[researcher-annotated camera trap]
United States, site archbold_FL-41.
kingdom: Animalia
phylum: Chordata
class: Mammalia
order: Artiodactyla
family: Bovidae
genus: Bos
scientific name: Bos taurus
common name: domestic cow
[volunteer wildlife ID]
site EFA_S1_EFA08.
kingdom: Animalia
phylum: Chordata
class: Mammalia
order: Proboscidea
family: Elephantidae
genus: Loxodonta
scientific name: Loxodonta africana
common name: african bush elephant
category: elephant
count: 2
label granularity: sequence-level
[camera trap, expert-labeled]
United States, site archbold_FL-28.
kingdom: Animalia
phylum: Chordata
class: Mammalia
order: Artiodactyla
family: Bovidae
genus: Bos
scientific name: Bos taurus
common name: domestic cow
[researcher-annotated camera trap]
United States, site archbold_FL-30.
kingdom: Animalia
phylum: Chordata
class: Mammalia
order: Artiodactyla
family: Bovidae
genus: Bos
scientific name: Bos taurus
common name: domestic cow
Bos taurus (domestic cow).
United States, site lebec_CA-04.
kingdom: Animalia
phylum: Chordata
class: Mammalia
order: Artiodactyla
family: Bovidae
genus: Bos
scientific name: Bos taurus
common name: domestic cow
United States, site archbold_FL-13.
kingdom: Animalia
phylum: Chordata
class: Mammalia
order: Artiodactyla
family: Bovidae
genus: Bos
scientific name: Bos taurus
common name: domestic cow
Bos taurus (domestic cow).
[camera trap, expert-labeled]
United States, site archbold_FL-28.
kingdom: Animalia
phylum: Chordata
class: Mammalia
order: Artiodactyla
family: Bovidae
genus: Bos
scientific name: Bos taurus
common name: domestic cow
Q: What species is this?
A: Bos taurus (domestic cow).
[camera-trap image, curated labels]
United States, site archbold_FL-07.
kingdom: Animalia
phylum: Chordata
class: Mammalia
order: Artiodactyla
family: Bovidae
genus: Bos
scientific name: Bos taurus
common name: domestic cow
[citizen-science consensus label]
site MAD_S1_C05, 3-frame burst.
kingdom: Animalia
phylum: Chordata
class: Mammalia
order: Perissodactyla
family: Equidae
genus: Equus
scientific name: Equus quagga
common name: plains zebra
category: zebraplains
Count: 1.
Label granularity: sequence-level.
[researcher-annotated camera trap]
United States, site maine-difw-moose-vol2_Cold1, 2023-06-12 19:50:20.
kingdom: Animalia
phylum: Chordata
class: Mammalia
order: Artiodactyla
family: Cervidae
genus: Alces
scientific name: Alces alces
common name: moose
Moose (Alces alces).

····················

**Task statement**
Look through the listing above. Pick out each line with "sequence" and copy it.

**Response box**
label granularity: sequence-level
Label granularity: sequence-level.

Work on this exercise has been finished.